Risk Priority Number (RPN)
- A result of determining how likely issues are, how severe the issue would be, and likelihood of detecting it.
- The likelihood of occurrence, likelihood of detection and severity are multiplied to generate this number.
FMEA vs RCA
- FMEA is proactive, identifying potential issues before they happen.
- RCA is reactive, analyzing issues that have already happened.
WHO Surgical Safety Checklist
- In 2009, WHO developed a 19-item surgical safety checklist.
- The checklist aims to decrease errors and adverse events during surgery.
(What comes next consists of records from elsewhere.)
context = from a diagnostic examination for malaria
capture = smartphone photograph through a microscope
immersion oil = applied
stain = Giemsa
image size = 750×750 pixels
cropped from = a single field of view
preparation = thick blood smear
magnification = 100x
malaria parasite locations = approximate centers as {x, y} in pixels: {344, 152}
Specific items include pre-anesthesia and pre-skin incision checks as well as post-procedure checks.
National Quality Forum (NQF)
- NQF's role includes identifying a core list of preventable events, such as medication errors, healthcare-associated infections, falls, pressure ulcers, and surgical complications.
- It includes measures to increase safety in these areas.
Centers for Medicare and Medicaid Services (CMS)
- CMS started withholding Medicare reimbursement in October 2008 for 10 healthcare-acquired conditions.
- Conditions unrelated to admission, developed during hospital stay.
Joint Commission
- In 2003, the Joint Commission established National Patient Safety Goals.
- Other organizations followed suit and created safety goals, including those for International Patient Safety.
AHRQ Patient Safety Indicators
- A set of risk-adjusted measures for hospital complications and adverse events.
- This includes indicators on the hospital and area level.
Institute for Healthcare Improvement (IHI)
- IHI aims to establish safety measures and early warning systems for patients to receive the safest care.
- This approach involves creating system-level changes in healthcare organizations.
Patient Safety and Quality Improvement Act of 2005
- The PSQIA established Patient Safety Organizations (PSOs) for standardizing data collection on adverse events.
- It focused on data collection, reporting, and no fear of legal actions, approved by the Agency for Healthcare Research and Quality (AHRQ).
Additional Notes
- Further exploration of the subjects is recommended for better comprehension.
- Translation of Arabic text is provided.
- Updated the notes to include information from the supplied text.